Ya’el Courtney is a fifth-year PhD candidate in the Neuroscience program at Harvard University. You can find her on Twitter as @ScienceYael.
Gracyn Mose is a first-year PhD student in the Chemical Biology program at Harvard University.

For more information:

  • Read here for a more detailed analysis of long COVID and ME/CFS similarities.
  • If you are experiencing symptoms of long COVID, here is advice about preparing for an appointment – which can make a positive difference in your evaluation, diagnosis, and treatment.
  • Many people treat viral infection as a brief inconvenience. Read more here about why rushing back to work and the demands of everyday life may increase the risk of long COVID and other PAIS. 
  • To read about the results of a new, high-powered study focused on understanding ME/CFS symptoms, click here
  • Not all people diagnosed with ME/CFS have an identifiable viral catalyst, but it is possible that non-viral triggers could lead to the same systemic responses explained in this article. Read here about other types of ME/CFS triggers.

5 thoughts on “Long COVID: The latest in a series of unexplained post-acute infectious syndromes?

  1. Its good to see the next generation of researchers picking this up and making sense of it.
    That is a great overview of the situation. Seeing it laid out like that helps people understand what needs to be done.
    I hope someone like yourselves will be able to write the definitive medical text on PAIS in our lifetimes.

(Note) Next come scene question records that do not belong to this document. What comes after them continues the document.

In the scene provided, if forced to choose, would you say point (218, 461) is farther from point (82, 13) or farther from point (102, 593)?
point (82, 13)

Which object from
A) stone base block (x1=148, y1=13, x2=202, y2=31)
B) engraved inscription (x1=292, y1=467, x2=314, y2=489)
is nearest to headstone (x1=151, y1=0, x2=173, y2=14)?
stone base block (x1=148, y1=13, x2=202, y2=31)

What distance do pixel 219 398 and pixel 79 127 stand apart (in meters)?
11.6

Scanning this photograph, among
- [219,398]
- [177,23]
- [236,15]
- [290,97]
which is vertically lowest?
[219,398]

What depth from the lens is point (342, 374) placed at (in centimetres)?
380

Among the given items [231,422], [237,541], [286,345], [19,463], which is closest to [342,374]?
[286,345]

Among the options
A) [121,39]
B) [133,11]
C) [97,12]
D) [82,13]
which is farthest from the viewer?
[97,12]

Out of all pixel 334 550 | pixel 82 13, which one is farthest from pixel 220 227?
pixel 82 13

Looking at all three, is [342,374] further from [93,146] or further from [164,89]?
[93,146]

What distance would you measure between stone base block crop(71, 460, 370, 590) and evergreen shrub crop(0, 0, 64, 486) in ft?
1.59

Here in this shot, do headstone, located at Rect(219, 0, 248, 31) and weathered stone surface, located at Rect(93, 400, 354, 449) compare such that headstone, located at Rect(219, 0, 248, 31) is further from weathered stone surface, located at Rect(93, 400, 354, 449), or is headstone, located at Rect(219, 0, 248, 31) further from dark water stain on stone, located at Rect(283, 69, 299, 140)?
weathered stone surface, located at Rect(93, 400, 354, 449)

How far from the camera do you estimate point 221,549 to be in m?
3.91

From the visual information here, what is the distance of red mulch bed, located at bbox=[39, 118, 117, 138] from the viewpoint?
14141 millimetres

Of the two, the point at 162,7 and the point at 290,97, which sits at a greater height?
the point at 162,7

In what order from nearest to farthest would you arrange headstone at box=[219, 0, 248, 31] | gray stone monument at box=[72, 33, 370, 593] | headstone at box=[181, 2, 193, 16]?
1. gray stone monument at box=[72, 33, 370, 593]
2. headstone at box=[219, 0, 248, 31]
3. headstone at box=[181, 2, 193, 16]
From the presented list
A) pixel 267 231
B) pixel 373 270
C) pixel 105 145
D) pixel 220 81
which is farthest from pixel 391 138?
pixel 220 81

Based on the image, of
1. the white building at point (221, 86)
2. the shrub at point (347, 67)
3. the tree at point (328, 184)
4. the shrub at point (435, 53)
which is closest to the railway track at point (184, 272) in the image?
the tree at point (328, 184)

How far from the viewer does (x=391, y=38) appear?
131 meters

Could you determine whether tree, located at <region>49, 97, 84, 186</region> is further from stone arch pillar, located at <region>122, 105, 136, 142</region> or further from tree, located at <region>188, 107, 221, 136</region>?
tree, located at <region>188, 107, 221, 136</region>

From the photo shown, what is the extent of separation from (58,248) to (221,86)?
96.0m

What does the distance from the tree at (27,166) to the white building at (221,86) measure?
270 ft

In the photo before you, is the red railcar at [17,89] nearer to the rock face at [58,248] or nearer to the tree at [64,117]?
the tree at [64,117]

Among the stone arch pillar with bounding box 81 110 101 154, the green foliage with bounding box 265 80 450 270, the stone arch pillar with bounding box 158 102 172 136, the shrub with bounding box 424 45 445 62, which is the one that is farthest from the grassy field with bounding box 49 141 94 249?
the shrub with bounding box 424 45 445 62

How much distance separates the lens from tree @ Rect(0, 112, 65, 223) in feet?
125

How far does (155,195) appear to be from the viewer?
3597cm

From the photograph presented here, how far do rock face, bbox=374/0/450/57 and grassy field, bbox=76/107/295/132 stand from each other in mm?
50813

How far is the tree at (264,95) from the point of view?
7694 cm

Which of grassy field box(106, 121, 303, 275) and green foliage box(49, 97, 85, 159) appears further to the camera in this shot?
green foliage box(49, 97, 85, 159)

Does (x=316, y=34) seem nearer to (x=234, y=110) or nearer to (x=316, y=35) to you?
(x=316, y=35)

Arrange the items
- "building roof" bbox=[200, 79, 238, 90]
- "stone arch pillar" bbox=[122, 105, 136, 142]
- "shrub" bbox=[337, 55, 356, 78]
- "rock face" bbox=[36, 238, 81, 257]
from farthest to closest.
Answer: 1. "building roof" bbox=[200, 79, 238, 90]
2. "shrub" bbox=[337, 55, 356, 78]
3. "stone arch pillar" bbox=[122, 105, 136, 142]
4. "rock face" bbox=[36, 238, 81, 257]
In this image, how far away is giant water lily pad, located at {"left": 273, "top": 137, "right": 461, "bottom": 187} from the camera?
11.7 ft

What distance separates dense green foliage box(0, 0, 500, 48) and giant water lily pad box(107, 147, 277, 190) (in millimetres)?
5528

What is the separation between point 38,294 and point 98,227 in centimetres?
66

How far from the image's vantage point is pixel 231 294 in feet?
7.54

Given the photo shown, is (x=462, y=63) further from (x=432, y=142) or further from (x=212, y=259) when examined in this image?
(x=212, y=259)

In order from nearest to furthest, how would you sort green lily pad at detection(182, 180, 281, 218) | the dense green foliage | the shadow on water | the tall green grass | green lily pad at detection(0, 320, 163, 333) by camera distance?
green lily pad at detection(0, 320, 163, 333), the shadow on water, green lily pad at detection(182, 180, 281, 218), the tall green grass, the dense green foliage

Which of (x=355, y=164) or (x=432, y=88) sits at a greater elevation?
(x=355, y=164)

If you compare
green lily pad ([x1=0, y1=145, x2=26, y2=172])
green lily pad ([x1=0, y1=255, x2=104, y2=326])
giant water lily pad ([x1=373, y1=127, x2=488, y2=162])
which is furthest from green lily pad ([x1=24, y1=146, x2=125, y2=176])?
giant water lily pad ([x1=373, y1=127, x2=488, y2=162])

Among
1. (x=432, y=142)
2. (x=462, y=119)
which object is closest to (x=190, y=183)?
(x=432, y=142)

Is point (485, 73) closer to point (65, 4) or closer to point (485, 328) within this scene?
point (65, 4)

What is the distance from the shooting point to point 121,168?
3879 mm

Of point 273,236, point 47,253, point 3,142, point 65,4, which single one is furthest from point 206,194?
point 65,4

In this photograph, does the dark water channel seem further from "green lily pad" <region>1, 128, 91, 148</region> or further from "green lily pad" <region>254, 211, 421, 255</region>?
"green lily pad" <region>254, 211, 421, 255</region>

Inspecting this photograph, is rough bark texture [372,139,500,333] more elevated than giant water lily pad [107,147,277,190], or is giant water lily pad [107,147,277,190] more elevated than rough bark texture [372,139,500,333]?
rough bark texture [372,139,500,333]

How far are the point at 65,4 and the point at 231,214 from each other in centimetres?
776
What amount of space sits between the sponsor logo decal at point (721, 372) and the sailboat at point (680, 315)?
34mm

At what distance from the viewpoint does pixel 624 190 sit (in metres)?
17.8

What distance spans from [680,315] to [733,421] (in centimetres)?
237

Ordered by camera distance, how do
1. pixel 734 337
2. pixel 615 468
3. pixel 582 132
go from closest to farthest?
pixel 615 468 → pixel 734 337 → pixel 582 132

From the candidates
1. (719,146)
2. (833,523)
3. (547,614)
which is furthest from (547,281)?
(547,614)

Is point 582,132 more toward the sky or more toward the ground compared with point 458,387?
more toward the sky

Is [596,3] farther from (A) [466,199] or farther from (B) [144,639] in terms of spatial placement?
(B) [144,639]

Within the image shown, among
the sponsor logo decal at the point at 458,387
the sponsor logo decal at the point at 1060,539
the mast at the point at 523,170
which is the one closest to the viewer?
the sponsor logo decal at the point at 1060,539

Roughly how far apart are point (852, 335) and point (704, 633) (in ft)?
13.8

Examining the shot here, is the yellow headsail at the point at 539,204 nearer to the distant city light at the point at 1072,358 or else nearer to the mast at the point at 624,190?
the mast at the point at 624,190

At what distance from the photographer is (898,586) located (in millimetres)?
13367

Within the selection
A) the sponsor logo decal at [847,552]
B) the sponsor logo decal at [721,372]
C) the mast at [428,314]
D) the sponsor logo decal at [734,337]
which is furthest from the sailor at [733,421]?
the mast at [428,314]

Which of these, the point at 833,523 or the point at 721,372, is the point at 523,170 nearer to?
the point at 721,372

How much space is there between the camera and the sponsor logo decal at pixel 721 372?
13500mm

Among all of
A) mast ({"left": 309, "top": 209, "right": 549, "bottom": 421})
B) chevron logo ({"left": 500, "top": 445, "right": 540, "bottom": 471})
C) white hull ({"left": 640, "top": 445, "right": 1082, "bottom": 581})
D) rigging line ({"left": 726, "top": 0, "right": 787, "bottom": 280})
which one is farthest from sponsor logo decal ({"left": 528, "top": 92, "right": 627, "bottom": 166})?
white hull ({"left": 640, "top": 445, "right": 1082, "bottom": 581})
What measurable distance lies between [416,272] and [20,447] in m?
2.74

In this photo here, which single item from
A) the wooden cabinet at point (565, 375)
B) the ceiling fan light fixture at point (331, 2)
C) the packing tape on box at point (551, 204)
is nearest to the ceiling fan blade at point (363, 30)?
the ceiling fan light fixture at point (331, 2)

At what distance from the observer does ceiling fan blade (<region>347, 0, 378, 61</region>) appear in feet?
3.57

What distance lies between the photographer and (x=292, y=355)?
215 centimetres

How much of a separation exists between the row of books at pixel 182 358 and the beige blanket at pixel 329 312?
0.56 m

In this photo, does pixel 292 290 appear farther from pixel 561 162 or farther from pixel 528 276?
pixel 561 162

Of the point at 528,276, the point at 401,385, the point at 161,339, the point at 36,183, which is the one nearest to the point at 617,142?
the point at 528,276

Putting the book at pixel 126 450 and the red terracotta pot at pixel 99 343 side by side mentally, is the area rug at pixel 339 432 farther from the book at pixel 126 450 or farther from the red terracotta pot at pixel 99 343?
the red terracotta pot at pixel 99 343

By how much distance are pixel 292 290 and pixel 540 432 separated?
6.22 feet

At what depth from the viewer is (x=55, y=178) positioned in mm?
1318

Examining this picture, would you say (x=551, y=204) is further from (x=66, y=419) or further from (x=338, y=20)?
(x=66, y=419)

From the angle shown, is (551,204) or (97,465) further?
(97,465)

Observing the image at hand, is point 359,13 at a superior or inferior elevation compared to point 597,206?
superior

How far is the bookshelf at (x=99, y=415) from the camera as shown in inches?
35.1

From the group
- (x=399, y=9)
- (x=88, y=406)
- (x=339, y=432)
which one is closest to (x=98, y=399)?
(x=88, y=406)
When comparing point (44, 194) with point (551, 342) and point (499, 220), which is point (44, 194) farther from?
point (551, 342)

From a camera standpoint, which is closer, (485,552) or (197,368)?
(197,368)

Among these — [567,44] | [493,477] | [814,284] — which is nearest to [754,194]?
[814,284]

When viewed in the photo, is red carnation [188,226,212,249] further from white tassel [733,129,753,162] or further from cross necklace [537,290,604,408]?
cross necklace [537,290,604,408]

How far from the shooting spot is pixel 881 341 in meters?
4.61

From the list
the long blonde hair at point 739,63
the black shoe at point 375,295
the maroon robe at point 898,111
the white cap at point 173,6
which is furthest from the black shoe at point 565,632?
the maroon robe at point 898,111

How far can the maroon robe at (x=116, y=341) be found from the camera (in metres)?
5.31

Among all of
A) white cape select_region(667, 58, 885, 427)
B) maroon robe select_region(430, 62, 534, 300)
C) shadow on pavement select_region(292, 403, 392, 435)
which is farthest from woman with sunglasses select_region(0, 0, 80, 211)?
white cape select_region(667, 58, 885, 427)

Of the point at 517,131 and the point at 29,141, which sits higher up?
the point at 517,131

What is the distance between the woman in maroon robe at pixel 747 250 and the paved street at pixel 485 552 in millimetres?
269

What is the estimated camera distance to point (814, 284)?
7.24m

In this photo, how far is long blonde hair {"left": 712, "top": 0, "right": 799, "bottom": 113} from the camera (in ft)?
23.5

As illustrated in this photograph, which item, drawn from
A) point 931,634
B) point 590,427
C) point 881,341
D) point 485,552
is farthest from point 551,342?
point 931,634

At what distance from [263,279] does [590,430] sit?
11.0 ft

  2. Surely it is beyond interesting, possibly significant, that another pathogen causing a similar set of effects is Lyme borreliosis, which is not a virus but a bacterium? Does not ignoring the similarity shown by Lyme possibly hide important features of these illnesses?

  3. Post-Exertional Malaise (PEM) is the cardinal symptom of ME/CFS and can be measured objectively with a 2-Day CPET. PEM is also a prominent symptom in LongCovid.
    ME/CFS also has 4 diagnostic blood tests in development with MicroRNAs likely to be first out of the gate.
    The economic impact of ME/CFS is estimated to be from $362 Billion dollars a year but the NIH only spends $13 Million dollars a year to fix it- and some of that money is spent on Non-MECFS projects.
    Stanford Scientists invented a technology called the Nanoneedle that can measure ME/CFS with 100% accuracy taking 200 measurements per second using a measurement called Electrical Impedance but the NIH wouldn’t fund it- since it doesn’t want to fund objectively measuring ME/CFS.

  4. This is exceptional work, Ya’el! Really appreciate your deep dive on Long COVID, ME/CFS & PAIS.